-- START --

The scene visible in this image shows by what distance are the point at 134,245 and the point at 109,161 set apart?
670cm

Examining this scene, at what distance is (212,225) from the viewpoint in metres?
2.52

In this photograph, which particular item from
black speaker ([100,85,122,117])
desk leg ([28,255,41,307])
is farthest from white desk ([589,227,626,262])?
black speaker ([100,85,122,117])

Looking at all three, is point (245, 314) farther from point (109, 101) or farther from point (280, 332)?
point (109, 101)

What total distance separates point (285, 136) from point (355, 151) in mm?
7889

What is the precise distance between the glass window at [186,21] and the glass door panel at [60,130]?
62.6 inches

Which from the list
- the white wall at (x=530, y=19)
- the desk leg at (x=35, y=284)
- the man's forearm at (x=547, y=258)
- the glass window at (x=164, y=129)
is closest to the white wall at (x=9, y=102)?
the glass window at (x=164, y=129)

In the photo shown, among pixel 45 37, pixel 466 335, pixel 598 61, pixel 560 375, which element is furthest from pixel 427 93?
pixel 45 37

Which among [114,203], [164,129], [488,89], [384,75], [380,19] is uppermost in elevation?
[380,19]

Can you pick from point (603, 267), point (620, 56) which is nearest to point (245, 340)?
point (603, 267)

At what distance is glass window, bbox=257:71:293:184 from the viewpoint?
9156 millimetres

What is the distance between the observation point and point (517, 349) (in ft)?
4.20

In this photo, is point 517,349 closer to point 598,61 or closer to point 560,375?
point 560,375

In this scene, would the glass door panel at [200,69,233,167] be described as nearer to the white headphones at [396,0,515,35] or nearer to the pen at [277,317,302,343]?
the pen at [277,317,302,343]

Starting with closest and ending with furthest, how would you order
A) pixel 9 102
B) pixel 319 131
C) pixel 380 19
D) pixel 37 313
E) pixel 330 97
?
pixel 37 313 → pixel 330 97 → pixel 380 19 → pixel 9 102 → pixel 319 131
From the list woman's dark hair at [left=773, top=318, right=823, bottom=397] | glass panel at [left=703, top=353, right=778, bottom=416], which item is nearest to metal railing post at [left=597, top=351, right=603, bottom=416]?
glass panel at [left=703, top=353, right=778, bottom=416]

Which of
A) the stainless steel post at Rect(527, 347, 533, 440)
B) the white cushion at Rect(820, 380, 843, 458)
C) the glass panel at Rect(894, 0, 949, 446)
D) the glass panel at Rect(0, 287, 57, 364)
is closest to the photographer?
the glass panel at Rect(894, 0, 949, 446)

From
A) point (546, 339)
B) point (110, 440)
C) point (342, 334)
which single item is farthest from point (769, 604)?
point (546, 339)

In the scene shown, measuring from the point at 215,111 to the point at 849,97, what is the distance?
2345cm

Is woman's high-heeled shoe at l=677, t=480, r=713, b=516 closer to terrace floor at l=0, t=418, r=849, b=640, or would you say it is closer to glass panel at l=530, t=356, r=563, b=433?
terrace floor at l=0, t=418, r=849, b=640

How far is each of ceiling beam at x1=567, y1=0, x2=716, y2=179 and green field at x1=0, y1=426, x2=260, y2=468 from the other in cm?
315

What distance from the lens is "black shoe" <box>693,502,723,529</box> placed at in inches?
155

-- END --

## STATED EXERCISE
Copy out every one of the records above word for word, keeping each line and its line breaks as shown.

## CORRECT RESULT
The scene visible in this image shows by what distance are the point at 134,245 and the point at 109,161 set apart?
670cm

Examining this scene, at what distance is (212,225) from the viewpoint in metres?
2.52

In this photograph, which particular item from
black speaker ([100,85,122,117])
desk leg ([28,255,41,307])
is farthest from white desk ([589,227,626,262])?
black speaker ([100,85,122,117])

Looking at all three, is point (245, 314) farther from point (109, 101) or farther from point (280, 332)?
point (109, 101)

What total distance separates point (285, 136) from point (355, 151) in mm?
7889

What is the precise distance between the glass window at [186,21] and the glass door panel at [60,130]?
62.6 inches

Which from the list
- the white wall at (x=530, y=19)
- the desk leg at (x=35, y=284)
- the man's forearm at (x=547, y=258)
- the glass window at (x=164, y=129)
is closest to the white wall at (x=9, y=102)?
the glass window at (x=164, y=129)

In the photo shown, among pixel 45 37, pixel 466 335, pixel 598 61, pixel 560 375, which element is furthest from pixel 427 93?
pixel 45 37

Which among [114,203], [164,129], [488,89], [384,75], [380,19] is uppermost in elevation?
[380,19]

Can you pick from point (603, 267), point (620, 56) which is nearest to point (245, 340)?
point (603, 267)

At what distance is glass window, bbox=257:71:293:184 from the viewpoint?
9156 millimetres

What is the distance between the observation point and point (517, 349) (in ft)?
4.20

In this photo, is point 517,349 closer to point 598,61 or closer to point 560,375?
point 560,375

In this scene, would the glass door panel at [200,69,233,167] be described as nearer to the white headphones at [396,0,515,35] or nearer to the pen at [277,317,302,343]?
the pen at [277,317,302,343]

Starting with closest and ending with furthest, how would you order
A) pixel 9 102
B) pixel 319 131
C) pixel 380 19
D) pixel 37 313
E) pixel 330 97
?
pixel 37 313 → pixel 330 97 → pixel 380 19 → pixel 9 102 → pixel 319 131
From the list woman's dark hair at [left=773, top=318, right=823, bottom=397] | glass panel at [left=703, top=353, right=778, bottom=416], which item is nearest to metal railing post at [left=597, top=351, right=603, bottom=416]?
glass panel at [left=703, top=353, right=778, bottom=416]

Which of
A) the stainless steel post at Rect(527, 347, 533, 440)
B) the white cushion at Rect(820, 380, 843, 458)
C) the glass panel at Rect(894, 0, 949, 446)
D) the glass panel at Rect(0, 287, 57, 364)
is closest to the photographer?
the glass panel at Rect(894, 0, 949, 446)

From
A) point (546, 339)
B) point (110, 440)
C) point (342, 334)
which single item is farthest from point (769, 604)?
point (546, 339)

In the scene shown, measuring from the point at 215,111 to the point at 849,97, what is the distance?
2345cm

Is woman's high-heeled shoe at l=677, t=480, r=713, b=516 closer to terrace floor at l=0, t=418, r=849, b=640, or would you say it is closer to glass panel at l=530, t=356, r=563, b=433?
terrace floor at l=0, t=418, r=849, b=640

How far is each of ceiling beam at x1=567, y1=0, x2=716, y2=179 and green field at x1=0, y1=426, x2=260, y2=468 from the other in cm?
315

What distance from the lens is "black shoe" <box>693,502,723,529</box> placed at in inches?
155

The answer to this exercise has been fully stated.